Please say how many lines in the records below contain the word "Arctictis", giving only the number.

**** MATERIAL SHOWN ****

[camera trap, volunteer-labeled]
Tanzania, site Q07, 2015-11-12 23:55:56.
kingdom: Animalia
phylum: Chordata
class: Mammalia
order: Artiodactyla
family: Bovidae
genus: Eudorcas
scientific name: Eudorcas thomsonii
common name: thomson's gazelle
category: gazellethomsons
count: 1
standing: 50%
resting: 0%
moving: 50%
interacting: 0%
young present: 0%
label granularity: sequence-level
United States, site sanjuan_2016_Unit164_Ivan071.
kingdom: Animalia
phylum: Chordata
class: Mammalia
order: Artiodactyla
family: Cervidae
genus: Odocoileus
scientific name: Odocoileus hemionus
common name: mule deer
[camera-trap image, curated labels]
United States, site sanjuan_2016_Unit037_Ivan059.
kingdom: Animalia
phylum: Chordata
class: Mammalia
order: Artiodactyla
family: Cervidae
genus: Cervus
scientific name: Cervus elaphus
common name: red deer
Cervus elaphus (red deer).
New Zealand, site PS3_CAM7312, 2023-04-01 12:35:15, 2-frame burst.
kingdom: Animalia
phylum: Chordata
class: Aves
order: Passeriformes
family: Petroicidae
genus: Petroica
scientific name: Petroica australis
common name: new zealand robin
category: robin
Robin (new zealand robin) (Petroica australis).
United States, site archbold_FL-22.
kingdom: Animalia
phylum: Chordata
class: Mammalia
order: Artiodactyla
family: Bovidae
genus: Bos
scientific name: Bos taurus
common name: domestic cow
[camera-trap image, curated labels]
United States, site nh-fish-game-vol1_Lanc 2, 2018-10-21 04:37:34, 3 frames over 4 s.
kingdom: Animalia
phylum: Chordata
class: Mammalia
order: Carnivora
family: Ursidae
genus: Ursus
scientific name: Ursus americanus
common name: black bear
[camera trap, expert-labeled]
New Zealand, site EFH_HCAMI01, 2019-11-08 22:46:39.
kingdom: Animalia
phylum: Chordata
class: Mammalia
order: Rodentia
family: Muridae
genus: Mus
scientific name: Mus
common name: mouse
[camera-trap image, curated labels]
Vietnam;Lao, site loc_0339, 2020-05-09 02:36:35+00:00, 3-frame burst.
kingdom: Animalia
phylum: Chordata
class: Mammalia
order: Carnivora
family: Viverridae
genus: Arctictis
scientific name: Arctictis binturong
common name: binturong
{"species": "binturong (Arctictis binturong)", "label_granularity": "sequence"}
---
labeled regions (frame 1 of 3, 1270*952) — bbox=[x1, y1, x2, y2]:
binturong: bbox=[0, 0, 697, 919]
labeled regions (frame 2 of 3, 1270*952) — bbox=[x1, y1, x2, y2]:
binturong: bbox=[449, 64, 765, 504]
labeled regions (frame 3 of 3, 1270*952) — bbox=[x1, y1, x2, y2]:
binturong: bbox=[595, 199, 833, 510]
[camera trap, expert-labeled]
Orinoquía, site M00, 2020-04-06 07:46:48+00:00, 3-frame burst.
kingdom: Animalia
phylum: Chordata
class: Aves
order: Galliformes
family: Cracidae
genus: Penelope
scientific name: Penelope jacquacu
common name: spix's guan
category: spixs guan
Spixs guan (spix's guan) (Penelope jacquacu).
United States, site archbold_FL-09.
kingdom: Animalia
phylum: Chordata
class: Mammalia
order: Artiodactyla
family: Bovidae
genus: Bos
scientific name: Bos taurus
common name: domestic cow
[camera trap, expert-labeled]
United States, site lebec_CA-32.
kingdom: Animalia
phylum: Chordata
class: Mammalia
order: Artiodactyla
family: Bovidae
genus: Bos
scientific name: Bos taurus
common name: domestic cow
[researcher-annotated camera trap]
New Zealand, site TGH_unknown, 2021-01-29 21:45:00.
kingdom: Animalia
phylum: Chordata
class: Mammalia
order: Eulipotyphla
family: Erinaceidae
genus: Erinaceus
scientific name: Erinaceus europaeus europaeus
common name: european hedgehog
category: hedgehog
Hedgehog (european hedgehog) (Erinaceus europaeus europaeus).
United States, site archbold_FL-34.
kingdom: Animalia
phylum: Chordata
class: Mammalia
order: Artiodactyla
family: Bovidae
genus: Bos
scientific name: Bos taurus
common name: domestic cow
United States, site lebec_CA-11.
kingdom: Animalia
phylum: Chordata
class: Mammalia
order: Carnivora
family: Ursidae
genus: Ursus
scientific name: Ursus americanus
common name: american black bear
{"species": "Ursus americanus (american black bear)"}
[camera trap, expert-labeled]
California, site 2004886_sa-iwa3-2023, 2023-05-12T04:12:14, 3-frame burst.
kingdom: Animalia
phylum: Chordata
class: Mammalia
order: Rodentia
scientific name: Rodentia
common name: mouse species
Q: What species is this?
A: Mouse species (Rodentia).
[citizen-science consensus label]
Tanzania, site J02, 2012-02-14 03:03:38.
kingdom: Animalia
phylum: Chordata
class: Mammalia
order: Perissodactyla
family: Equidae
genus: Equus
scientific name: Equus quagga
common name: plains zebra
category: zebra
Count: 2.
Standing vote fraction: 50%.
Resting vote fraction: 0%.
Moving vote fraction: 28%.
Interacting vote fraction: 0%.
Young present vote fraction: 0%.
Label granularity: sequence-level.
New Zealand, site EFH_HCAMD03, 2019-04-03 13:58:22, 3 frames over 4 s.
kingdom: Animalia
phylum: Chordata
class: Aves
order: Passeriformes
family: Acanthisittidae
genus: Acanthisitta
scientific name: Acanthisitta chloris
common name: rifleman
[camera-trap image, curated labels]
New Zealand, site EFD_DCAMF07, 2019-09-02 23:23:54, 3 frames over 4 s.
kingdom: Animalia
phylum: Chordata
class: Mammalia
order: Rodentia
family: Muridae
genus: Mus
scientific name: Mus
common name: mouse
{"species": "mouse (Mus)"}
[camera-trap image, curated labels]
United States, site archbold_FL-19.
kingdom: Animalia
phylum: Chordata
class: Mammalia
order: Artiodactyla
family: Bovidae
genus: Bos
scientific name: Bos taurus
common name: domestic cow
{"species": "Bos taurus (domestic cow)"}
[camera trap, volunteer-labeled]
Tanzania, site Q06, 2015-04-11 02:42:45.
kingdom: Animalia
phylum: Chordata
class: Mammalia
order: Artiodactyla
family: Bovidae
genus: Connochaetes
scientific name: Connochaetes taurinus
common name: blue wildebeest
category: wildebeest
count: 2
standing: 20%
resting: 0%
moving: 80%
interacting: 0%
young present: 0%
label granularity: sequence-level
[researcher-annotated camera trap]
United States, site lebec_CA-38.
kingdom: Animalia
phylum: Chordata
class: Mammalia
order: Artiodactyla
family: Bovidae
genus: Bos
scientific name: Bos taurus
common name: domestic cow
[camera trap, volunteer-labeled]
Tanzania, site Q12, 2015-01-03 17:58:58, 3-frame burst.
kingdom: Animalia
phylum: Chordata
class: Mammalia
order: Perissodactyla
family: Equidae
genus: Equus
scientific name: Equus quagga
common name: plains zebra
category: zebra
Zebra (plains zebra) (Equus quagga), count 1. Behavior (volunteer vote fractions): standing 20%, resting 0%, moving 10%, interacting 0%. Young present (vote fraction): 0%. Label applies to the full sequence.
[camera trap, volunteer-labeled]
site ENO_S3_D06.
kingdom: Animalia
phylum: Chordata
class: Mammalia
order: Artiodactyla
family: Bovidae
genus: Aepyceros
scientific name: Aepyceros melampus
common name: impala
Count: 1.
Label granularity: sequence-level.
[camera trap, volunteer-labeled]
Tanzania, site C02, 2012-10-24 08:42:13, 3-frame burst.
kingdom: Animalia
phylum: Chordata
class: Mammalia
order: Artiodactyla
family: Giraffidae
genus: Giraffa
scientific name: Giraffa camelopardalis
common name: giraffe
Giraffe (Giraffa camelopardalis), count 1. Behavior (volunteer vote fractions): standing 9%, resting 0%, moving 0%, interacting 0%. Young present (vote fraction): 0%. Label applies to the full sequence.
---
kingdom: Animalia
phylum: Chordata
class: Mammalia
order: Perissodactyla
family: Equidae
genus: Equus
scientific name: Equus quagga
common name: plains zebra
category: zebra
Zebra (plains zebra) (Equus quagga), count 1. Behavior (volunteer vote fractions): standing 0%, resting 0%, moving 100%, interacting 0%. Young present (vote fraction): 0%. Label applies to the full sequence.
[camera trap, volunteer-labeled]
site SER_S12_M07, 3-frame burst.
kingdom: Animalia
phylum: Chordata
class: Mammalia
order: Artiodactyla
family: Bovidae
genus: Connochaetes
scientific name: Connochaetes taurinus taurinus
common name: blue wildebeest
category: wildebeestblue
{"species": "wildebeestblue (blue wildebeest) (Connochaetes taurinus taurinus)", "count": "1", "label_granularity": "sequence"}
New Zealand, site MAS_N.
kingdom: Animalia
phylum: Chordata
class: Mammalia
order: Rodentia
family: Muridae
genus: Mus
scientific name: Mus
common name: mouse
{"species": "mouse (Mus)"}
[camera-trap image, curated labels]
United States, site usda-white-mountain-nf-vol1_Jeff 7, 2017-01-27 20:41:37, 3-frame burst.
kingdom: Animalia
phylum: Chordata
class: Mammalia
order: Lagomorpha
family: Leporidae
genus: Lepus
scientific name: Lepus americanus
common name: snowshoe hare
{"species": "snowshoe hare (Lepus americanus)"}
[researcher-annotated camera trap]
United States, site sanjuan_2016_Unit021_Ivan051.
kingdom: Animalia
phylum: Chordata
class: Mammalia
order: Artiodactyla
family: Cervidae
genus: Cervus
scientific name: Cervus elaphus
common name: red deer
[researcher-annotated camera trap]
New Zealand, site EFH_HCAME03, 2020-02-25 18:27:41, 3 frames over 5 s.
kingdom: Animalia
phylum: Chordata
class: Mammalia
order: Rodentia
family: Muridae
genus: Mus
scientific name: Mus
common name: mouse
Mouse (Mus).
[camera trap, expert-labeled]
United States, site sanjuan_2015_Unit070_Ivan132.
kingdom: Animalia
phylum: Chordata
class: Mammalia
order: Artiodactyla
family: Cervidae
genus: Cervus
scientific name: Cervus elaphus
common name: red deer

****

_SOLUTION TO THE EXERCISE_
3